TREVO e ALMEGA
Voto por panela

Eleitores trocam voto por panela, revela lista apreendida em operação do Gaeco

A lista detalha nomes dos eleitores e partidos que seriam beneficiados.

08/10/2020 16h11
Por: Direto da Redação
Fonte: cidadeverde
Eleitores trocam voto por panela, revela lista apreendida em operação do Gaeco
Eleitores trocam voto por panela, revela lista apreendida em operação do Gaeco
 

A operação do Gaeco (Grupo de Atuação Especial de Combate ao Crime Organizado) do Ministério Público Estadual apreendeu várias listas, entre elas, a de eleitores trocando voto por panelas. 

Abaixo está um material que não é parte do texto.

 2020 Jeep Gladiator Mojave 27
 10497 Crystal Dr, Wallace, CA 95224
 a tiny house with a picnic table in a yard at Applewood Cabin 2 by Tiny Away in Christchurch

Os materiais foram apreendidos durante buscas na residência do prefeito de Agricolândia, que foi alvo da operação do Gaeco. Foram cumpridos 19 mandados em oito cidades - Passagem Franca, Teresina, Agricolândia, Barro Duro, São Pedro do Piauí, Demerval Lobão, Lagoinha do Piauí e Campo Maior.

O   prefeito  de Agricolândia Walter Alencar e sua esposa Kelly Alencar foram detidos em flagrantes e levados para a Delegacia de Água Banca.

A lista detalha nomes dos eleitores e partidos que seriam beneficiados. 

Entre as supostas compra de voto está na lista, além de panelas, milha de telhas, carradas de areia, madeira, ajuda pra consertar moto e metros de muro.

O promotor de justiça, Mário Normando destacou que há indícios de compra de votos. 

"Na lista há nomes de pessoas e bens como panela, milha de telhas e madeira, que seriam destinados a eleitores. Possível compra de votos será investigada", disse o promotor.

A primeira-dama de Agricolândia, Kelly Alencar é candidata a prefeita em Lagoinha.

Na residência do prefeito foi encontrada uma arma, R$ 87 mil em dinheiro e 40 mil em cheques.

O foco da investigação é a prefeitura de Passagem Franca e o crime teria ramificações em outros municípios. 

"As investigações apontam que o prefeito de Agricolândia e sua esposa participam de empresas sem capacidade operacional e que estariam em licitações montadas", disse o promotor Mário Normando.

Cerca de 10 empresas estão sendo investigadas. Os suspeitos são gestores públicos, empresários e servidores. Os crimes vão desde lavagem de dinheiro, fraude em licitação e desvio de recursos públicos. 

O portal Cidadeverde.com tenta contato com as prefeituras alvos da operação e deixa espaço aberto para esclarecimentos.